School Days at Boxley
Driving through Boxley today you’d never know it was once THE town in Adams Township.
The railroad changed all that.
Just as Shielville began to disappear after tracks were laid to neighboring Buena Vista (Atlanta,) Boxley — or Boxleytown, as it was known in its early days — started to decline after the railroad bypassed it in favor of Sheridan.
The big difference between Shielville and Boxley is that Boxley still exists. You won’t find much there except a handful of homes, but it does exist.
I’m not entirely sure what kept Boxley going, but I suspect the school may have had something to do with it.
The first of Boxley’s schools was a log building on the southwest side of town. Unfortunately, no one seems to know when it was built, or exactly when it was replaced by the frame school a few years later.
The frame schoolhouse was located on the north side of town in an area one alumnus described as being where “the rank buttonwood nodded in the wind and the big frog bellered unscarred.”
Because Boxley took in all the Adams Township students who didn’t attend school in Sheridan (plus a few from Tipton County, if one source can be trusted,) it wasn’t too long before more room was needed. A brick addition was attached to the east end of the frame building in 1889.

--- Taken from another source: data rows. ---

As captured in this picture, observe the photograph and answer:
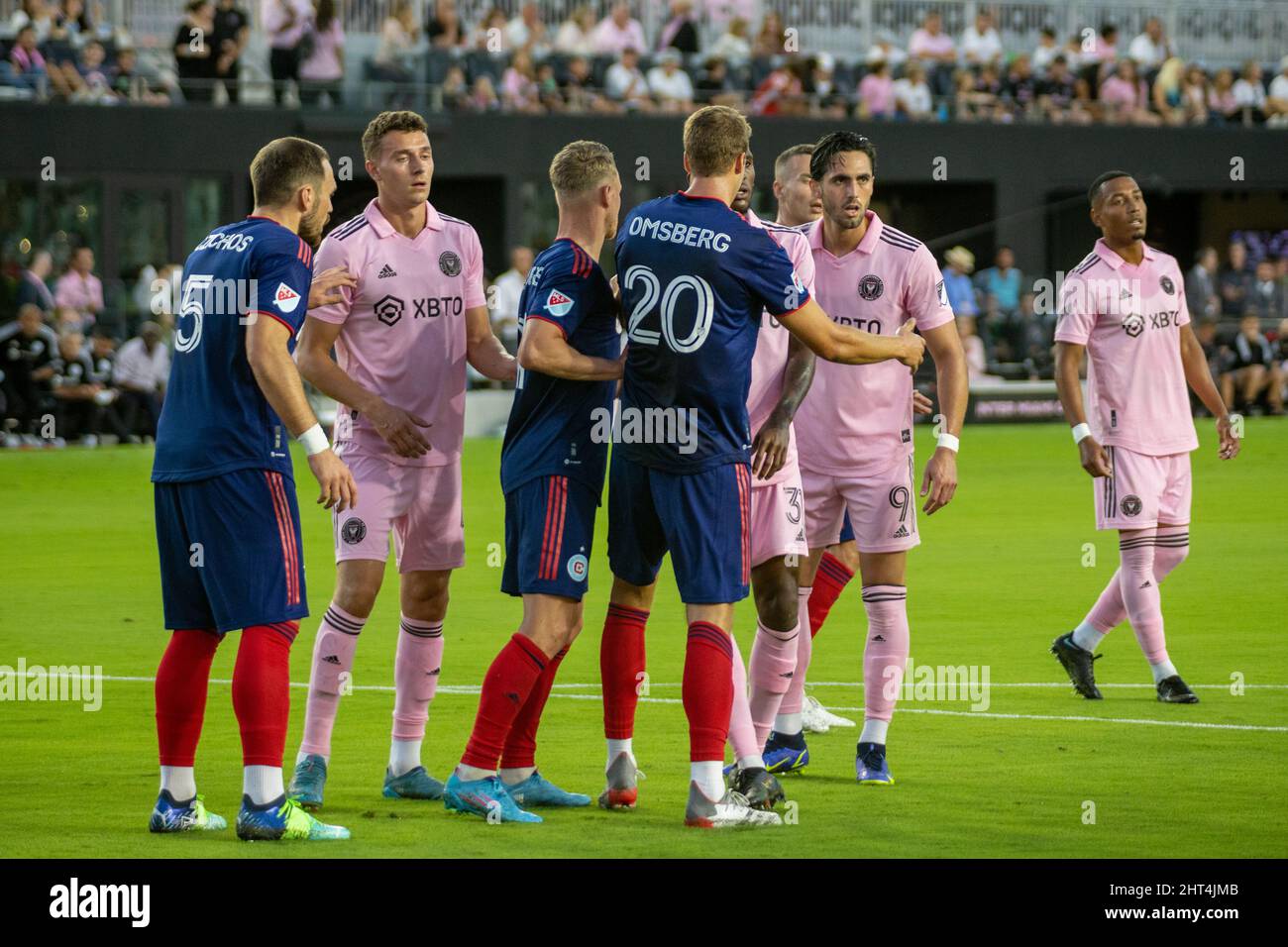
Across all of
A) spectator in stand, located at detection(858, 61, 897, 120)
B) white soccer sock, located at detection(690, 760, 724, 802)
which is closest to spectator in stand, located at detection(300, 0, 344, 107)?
spectator in stand, located at detection(858, 61, 897, 120)

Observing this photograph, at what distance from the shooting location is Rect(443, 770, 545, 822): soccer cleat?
6.62 m

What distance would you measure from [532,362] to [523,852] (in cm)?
159

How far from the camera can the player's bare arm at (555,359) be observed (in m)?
6.54

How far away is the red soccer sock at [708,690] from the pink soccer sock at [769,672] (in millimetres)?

In 1904, the frame portion of the school on the west side was torn down and replaced by another brick structure.
During its first years, the school only housed lower grades, then in 1897 two years of high school courses were added. The high school classes were so successful, it was decided to offer the additional two years as well.
Boxley High School’s first graduates — all nine of them — received their diplomas in 1900.
Throughout its history, the schoolhouse lacked a lunchroom (students either walked home for lunch or ate at their desks) and restrooms (there were two outhouses — one for boys and one for girls) but since this is Indiana, you know they eventually got a gymnasium.
Construction on Boxley’s gymnasium/auditorium/laboratory addition began in early 1925. It was delayed when the money the citizens of Boxley had collected to pay for it ran low, but Adams Township stepped in to finish the project.
The new gym was finally dedicated in October, 1926.
That made life easier for the boys’ basketball team. Prior to the gym’s construction, they’d had to rent a hall in Sheridan and travel five miles to get to practice.
(Boxley also had a girls’ team, at least in 1913, because I’ve seen a team photo. One of my great-aunts played on the team.)
It wasn’t basketball that was Boxley’s claim to fame, however, but rather the 1902 football team. Leaning heavily on the guidance of “King Joe” Kercheval, a former Purdue football standout, the Boxley boys won the county championship that year.
This was such a big deal that the players gathered together to celebrate their victory 30 years later and continued to hold similar reunions until the 51st anniversary in 1953.
After Sheridan’s new school opened in 1932, Boxley’s high school students were sent there instead and the Boxley school building once again became a grade school. That lasted until 1948 when the building closed permanently.
Two years later, the community of Boxley bought the old schoolhouse, then in 1957 the building was sold again, this time to the Boxley Methodist Church which sat next door. The church demolished the school to use the area for parking.
Today, all that’s left of Boxley’s school are a couple of cornerstones that serve as a monument marking the school’s location, the cement base of the gymnasium and some fond memories.